(Items from a data source)
________________

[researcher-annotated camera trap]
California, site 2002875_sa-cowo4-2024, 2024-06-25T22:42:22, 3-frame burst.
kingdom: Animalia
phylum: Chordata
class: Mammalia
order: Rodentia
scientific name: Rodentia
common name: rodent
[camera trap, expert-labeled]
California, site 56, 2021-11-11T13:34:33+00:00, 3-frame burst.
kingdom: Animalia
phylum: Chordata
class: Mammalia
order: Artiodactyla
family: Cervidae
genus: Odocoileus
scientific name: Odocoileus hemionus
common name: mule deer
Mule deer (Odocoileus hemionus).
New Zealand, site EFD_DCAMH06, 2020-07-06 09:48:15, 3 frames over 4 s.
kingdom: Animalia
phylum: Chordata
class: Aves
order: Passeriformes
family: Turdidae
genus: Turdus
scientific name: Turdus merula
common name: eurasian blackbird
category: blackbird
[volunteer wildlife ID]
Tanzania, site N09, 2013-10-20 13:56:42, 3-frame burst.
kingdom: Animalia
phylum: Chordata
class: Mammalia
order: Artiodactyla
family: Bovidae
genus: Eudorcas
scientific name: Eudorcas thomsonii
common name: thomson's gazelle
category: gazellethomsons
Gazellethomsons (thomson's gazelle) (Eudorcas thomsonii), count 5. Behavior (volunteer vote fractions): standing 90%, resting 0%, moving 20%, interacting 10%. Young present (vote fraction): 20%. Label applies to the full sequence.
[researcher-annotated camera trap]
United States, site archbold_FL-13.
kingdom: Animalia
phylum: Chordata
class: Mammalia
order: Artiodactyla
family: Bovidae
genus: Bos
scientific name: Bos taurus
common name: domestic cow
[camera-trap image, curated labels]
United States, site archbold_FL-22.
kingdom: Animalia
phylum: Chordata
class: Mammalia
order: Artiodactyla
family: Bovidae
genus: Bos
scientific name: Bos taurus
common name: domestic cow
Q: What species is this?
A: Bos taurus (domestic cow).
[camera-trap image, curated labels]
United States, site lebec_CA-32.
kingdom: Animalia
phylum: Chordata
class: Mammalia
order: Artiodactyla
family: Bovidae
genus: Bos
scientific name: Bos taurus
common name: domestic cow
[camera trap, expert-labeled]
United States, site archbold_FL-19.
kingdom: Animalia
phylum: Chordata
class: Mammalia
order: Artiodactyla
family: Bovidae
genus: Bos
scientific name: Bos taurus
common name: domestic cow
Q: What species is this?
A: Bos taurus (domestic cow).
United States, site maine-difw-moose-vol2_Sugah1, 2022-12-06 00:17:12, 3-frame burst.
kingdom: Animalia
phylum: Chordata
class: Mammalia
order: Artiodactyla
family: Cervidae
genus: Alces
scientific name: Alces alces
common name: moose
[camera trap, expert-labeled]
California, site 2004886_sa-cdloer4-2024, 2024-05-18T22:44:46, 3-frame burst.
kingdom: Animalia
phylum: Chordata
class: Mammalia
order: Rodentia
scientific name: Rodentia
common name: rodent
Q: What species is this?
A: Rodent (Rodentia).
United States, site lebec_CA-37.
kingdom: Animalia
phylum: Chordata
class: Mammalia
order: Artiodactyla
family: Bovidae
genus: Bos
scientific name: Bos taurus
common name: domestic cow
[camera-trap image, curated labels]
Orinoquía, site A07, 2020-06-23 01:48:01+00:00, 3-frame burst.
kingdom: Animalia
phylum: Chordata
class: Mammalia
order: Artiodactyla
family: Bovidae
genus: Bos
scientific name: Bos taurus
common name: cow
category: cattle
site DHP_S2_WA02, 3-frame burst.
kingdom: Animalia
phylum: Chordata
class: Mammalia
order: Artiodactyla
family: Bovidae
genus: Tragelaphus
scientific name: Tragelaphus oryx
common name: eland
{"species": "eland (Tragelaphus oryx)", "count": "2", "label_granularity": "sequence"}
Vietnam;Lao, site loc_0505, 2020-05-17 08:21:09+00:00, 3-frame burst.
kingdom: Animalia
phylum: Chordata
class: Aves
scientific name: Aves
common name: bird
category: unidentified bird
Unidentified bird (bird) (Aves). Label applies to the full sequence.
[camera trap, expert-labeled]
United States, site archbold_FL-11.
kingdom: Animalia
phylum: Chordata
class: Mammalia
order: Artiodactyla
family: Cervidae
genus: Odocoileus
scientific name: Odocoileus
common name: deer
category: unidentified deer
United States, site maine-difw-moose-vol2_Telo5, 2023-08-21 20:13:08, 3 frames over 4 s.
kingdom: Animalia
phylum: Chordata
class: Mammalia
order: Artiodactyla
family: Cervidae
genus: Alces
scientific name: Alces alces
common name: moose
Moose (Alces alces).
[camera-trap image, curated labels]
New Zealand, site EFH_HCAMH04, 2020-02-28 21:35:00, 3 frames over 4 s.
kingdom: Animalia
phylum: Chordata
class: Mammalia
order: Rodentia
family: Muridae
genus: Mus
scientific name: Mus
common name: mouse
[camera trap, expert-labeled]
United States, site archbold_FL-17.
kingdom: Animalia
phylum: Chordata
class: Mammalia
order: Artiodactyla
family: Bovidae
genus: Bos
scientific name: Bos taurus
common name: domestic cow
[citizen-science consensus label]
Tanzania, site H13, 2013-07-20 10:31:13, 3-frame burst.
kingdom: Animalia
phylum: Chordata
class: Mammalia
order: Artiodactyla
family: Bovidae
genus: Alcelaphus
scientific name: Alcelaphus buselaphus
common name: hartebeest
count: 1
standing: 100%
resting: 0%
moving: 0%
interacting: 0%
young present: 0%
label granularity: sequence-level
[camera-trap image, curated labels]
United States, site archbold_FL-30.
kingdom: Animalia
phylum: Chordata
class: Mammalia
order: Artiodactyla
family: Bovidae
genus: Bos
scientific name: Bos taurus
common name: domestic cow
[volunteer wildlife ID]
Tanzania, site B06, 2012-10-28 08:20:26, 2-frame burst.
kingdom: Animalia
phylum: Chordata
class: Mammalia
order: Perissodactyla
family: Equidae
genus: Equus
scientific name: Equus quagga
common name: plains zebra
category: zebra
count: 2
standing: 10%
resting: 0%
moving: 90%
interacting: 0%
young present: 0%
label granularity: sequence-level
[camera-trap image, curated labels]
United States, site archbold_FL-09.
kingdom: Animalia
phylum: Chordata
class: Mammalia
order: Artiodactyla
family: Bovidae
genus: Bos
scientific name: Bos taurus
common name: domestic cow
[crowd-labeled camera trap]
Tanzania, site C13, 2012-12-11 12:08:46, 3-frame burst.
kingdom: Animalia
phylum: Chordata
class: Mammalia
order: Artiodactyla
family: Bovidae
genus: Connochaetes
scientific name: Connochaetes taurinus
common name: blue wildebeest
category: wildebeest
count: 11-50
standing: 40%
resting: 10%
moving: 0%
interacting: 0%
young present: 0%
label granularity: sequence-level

________________

§ About this exercise
Report all lines in the records that include the string "Tragelaphus".

§ Response
genus: Tragelaphus
scientific name: Tragelaphus oryx
{"species": "eland (Tragelaphus oryx)", "count": "2", "label_granularity": "sequence"}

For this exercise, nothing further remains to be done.